筆太な文字と評しましたが、相撲字は別名「根岸流」とも

呼ばれます。

番付を見ていると、隙間が無くびっしりと墨で埋め尽くされた

印象も持ちますが、それにはきちんとした理由があります。

大相撲の本場所や巡業場所などで

「隙間なくお客さんに入って欲しい…」

つまり、満員御礼を願って書かれているとのこと。

とは言え…最近は行司泣かせなこともあるのだとか。

それは…四股名が一文字の力士が増えたことがあります。

「勢(いきおい)」

「魁(さきがけ)」

「輝(かがやき)」

「彩(いろどり)」

と言った力士ですね。

数年前には。

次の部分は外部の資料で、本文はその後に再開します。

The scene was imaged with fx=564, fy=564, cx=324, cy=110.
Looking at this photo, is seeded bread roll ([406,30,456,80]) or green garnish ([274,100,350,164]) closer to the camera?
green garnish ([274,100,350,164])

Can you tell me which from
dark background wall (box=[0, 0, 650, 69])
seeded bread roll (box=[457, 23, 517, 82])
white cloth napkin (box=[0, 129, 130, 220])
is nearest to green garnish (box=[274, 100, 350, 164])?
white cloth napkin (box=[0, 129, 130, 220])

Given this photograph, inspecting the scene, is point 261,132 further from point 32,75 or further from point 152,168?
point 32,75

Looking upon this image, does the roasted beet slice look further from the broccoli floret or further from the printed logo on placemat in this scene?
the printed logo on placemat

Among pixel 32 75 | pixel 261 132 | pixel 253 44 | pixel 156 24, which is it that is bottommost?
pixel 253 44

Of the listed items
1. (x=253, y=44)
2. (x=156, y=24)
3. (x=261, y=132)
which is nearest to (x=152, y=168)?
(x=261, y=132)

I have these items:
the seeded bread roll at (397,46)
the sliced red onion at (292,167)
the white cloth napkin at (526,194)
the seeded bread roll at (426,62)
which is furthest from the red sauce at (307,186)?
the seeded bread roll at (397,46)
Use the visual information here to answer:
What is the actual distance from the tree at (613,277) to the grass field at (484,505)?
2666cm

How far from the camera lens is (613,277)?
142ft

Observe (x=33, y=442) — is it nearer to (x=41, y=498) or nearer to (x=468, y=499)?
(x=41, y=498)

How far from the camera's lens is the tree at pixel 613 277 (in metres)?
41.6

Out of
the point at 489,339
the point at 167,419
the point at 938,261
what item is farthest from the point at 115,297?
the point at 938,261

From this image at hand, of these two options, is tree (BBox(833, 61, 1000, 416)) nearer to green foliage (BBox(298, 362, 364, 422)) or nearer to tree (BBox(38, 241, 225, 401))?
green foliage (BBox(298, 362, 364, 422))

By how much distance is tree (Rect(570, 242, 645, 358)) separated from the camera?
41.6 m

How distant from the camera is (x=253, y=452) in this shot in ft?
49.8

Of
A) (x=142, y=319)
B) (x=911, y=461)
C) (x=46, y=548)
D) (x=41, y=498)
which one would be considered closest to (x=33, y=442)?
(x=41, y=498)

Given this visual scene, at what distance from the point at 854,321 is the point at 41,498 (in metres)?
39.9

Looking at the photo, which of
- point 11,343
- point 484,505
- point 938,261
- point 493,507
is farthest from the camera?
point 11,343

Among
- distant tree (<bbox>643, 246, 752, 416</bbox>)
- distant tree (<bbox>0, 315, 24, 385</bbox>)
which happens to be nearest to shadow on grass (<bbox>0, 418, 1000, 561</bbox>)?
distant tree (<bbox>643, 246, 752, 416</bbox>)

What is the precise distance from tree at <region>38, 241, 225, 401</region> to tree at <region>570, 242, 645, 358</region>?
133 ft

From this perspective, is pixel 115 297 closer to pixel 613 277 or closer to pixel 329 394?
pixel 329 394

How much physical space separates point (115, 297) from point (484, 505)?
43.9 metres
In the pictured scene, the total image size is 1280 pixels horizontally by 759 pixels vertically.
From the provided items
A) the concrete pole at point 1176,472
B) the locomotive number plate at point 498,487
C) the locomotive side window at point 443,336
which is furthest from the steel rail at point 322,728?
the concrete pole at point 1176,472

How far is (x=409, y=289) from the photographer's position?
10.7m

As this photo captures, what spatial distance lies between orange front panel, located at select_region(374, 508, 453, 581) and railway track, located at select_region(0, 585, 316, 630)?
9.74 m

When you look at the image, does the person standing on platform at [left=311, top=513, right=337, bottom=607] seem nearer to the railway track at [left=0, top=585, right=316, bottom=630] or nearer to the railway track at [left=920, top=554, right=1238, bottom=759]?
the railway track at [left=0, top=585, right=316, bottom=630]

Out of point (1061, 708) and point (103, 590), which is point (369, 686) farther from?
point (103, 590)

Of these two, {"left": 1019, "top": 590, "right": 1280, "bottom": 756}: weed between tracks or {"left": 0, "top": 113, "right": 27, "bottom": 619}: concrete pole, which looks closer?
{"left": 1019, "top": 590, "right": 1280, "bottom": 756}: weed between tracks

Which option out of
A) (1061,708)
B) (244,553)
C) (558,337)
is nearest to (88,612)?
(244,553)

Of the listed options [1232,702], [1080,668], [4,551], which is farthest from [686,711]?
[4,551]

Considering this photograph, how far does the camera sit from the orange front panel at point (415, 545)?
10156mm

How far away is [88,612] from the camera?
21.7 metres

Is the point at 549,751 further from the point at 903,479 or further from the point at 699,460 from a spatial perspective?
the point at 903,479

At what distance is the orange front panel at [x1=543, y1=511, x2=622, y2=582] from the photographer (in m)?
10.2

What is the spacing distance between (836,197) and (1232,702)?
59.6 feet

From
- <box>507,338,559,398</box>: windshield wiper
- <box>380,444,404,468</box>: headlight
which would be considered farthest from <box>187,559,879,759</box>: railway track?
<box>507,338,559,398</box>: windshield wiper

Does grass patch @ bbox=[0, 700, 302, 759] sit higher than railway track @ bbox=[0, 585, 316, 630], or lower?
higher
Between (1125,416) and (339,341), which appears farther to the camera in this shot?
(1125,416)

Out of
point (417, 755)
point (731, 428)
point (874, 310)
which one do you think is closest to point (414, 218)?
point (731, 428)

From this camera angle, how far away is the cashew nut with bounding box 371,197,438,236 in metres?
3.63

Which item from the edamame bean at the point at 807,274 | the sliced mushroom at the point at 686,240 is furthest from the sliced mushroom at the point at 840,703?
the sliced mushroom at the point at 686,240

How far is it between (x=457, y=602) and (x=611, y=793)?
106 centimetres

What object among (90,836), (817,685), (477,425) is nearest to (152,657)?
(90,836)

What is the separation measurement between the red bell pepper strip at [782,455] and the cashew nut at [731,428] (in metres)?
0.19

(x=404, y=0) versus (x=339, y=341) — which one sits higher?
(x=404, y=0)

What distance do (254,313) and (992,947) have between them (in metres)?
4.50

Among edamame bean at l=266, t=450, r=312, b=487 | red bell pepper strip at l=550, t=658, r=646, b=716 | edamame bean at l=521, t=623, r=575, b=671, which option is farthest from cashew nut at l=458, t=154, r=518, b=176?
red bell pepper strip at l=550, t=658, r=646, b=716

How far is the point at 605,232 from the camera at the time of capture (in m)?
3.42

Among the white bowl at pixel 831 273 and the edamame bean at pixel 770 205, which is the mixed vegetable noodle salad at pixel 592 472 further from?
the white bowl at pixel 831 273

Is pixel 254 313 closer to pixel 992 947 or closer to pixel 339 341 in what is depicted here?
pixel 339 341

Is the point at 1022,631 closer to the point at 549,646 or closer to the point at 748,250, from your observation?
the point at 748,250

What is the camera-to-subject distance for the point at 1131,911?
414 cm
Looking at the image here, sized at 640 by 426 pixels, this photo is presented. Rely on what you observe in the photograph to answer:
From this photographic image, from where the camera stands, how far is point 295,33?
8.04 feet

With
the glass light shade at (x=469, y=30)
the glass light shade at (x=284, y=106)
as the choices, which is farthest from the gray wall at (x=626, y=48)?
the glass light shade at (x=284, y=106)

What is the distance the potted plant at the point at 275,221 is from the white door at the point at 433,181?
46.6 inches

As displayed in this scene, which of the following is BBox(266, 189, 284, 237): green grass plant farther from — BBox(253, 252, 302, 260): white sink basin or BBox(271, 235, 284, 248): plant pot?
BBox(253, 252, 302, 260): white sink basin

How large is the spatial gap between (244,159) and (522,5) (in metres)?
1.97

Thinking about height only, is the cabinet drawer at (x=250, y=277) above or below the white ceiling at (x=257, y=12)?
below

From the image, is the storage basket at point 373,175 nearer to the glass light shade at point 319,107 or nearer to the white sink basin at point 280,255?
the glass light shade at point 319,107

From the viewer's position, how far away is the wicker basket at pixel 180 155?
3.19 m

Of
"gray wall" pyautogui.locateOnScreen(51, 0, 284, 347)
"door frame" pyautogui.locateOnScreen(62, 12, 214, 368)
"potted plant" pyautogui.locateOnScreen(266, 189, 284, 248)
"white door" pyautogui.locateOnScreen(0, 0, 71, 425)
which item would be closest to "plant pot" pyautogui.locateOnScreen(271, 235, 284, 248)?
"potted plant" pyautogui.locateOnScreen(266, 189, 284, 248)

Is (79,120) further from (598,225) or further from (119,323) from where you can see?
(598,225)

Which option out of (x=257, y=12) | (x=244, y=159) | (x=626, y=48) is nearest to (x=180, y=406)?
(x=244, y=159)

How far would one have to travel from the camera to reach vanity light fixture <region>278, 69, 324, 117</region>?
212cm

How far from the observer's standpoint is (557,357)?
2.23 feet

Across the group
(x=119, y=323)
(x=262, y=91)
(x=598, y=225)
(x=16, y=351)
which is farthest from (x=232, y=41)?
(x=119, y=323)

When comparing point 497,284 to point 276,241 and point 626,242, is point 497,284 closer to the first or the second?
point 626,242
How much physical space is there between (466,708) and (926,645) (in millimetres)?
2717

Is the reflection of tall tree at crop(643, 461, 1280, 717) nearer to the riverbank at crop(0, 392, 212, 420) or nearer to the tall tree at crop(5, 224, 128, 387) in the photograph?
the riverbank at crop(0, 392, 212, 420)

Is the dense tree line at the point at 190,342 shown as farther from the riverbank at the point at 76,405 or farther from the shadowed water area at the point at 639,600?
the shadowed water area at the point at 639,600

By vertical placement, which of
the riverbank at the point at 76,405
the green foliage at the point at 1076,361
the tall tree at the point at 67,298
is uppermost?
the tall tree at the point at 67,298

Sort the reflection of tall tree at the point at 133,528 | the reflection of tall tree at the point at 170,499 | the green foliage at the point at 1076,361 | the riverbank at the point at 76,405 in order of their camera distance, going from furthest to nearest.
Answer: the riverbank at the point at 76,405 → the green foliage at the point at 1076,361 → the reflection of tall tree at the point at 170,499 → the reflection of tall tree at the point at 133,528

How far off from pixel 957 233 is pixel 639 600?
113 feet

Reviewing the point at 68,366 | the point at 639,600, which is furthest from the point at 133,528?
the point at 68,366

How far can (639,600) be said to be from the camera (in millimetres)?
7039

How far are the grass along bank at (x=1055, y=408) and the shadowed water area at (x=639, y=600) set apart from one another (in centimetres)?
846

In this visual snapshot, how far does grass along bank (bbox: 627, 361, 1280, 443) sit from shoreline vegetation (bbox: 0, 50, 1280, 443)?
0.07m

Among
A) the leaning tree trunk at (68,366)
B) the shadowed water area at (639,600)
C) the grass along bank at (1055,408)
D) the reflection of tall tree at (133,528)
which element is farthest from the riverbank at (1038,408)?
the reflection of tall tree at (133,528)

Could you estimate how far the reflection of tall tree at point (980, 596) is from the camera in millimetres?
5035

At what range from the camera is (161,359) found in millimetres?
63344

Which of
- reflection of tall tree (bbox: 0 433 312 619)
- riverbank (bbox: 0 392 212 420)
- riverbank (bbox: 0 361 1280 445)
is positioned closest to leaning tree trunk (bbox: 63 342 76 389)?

幕内で一文字の力士が番付上で並んだことが

あります。

当然空白部分が目立ってしまいますが、これには番付を担当した

行司も致し方ないと思ったそうです。

現在の書き手である3代木村容堂は、初めて担当した場所で非常に

珍しい「空位」の番付を手掛けたそうです。

こちらも番付編成会議で決まった番付なので、行司にはどうしようも

ないですよね。

↓↓ 空位の番付表

相撲の番付表

まとめ

相撲字について

「5年経って形になる人もれば、10年経っても書けない人もいる」

とはある行司のコメントです。

相当な研鑽が必要なようです。

番付以外にも、所属部屋の仕事の中で相撲字は頻繁に使われます。

所属部屋の様々な庶務をこなすことも、行司の大切な仕事。

そう言う面を考えても相撲字の習得は欠かせないのですね。